When the capacity of a unit cell is increased to reduce the cost of the module, it is necessary to increase the height and / or width of the solid electrolyte bag tube. There is a problem that the concentration distribution and composition distribution of the active material tend to be formed by gravity in the vertical direction in the room, and as a result, an electromotive force distribution is generated in the battery, a circulating current flows, and the efficiency of the battery is reduced. On the other hand, it is possible to increase the width of the solid electrolyte bag tube without changing the height, but in this case, the ratio between the volume and the surface area of the solid electrolyte bag tube becomes large, and the solid electrolyte bag tube is filled.
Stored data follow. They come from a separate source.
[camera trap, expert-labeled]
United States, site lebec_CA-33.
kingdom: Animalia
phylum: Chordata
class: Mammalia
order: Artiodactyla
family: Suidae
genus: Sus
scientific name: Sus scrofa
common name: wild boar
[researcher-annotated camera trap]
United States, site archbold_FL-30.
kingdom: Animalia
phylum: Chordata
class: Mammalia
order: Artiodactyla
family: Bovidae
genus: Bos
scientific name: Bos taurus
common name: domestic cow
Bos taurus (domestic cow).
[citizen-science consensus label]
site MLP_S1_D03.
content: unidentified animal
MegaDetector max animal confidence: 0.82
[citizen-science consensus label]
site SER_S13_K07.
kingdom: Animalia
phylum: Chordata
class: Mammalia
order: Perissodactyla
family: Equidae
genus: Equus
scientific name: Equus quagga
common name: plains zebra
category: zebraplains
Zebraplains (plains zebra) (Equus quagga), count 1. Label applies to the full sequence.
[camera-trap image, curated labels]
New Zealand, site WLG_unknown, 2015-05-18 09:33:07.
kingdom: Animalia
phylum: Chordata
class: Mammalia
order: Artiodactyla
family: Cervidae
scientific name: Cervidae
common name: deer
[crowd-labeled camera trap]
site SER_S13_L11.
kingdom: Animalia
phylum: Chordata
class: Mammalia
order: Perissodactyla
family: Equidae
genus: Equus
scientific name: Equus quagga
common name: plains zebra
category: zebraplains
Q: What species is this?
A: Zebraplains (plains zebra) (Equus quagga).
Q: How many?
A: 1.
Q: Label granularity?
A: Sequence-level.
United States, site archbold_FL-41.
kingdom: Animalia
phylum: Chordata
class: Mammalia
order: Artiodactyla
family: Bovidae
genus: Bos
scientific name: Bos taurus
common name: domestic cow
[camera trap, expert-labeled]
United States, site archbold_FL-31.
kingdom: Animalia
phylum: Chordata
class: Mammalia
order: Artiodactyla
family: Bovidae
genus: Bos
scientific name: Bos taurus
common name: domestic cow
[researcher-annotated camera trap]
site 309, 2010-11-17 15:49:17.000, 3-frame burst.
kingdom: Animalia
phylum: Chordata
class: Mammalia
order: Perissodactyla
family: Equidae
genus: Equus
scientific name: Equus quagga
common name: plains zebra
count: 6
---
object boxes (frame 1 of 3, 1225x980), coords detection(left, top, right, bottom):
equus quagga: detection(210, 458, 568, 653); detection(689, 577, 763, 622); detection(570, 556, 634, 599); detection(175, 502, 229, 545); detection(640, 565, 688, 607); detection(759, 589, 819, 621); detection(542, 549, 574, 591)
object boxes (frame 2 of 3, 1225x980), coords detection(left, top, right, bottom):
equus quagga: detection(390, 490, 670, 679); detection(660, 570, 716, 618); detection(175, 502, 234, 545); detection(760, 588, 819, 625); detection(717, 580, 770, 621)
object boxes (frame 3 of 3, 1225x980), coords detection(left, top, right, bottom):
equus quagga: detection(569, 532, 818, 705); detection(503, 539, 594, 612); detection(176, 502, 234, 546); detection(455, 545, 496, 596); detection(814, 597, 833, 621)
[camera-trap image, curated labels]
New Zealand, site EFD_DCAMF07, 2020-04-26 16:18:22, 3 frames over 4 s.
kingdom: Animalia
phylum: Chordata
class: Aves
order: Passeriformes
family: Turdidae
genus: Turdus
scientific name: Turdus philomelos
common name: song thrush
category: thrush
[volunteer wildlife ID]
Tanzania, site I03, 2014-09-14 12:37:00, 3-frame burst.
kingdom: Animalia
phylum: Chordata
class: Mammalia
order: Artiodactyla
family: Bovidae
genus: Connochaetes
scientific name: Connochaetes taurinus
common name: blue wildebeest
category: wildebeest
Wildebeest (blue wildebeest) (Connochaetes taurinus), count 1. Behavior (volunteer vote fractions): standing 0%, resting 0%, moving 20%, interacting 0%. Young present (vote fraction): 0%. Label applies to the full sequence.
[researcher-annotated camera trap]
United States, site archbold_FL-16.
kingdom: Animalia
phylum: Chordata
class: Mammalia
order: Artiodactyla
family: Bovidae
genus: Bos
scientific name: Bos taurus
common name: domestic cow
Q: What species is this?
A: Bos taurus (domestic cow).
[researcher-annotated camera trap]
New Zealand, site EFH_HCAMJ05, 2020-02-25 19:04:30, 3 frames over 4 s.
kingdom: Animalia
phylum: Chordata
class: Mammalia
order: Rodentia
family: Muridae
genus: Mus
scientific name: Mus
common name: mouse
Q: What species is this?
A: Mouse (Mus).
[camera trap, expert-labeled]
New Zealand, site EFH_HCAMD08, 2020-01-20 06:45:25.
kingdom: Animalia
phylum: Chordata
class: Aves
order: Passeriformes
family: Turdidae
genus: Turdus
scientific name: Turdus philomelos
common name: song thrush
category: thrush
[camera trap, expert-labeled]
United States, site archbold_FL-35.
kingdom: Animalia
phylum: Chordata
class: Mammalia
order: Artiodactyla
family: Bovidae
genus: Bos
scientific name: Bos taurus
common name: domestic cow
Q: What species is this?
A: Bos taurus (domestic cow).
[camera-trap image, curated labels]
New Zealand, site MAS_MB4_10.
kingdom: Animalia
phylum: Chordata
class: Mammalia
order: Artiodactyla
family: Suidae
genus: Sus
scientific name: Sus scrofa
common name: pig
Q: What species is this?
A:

In order to cause the active material to react within a predetermined time, it is necessary to increase the current density during operation, and there is a problem that the efficiency of the battery is reduced due to the influence of the internal resistance. When the battery efficiency decreases, the battery output decreases. As a result, the required number of batteries per kW or kWh increases, and the cost of the module increases.

A first object of the present invention is to provide a high-temperature sodium secondary battery module that has a simple structure and high fire resistance of the module, so that the cost of the battery system can be easily reduced.

A second object of the present invention is to provide a high-temperature sodium secondary battery module in which the height of the module can be reduced without lowering the energy density, and as a result, the module can be easily installed. It is in.

A third object of the present invention is to provide a high battery efficiency,
An object of the present invention is to provide a high-temperature sodium secondary battery module that can reduce the module cost per unit output and, as a result, can easily realize a low cost battery system.

[0014]

(1) In order to achieve the first object, the present invention relates to a high-temperature sodium secondary battery in which a plurality of high-temperature sodium secondary batteries are electrically connected and housed inside a heat insulating container. In the module, it is assumed that an outer wall of the heat retaining container constituting the module is made of a steel plate or a SUS plate, and has a thickness in a range of 1.6 mm to 10.0 mm.

The outer wall of the heat insulating container constituting the heat insulating container is made of a steel plate having a thickness of 1.6 mm to 10.0 mm or S.
By using the US plate, the battery module of the present invention does not need to be stored in a fire-resistant building or cubicle, and has a simple structure and high fire resistance of the module. As a result, the cost of the battery system can be easily reduced. Can be realized.

Here, in order to secure fire resistance, when the module is installed in a building, the thickness of the outer wall is set to 1.6.
mm or more. Further, in order to make the weight of the steel plate or the SUS plate as low as possible and to facilitate the movement, and to reduce the manufacturing cost, it is preferable that the thickness of the steel plate or the SUS plate on the outer wall is 10 mm or less.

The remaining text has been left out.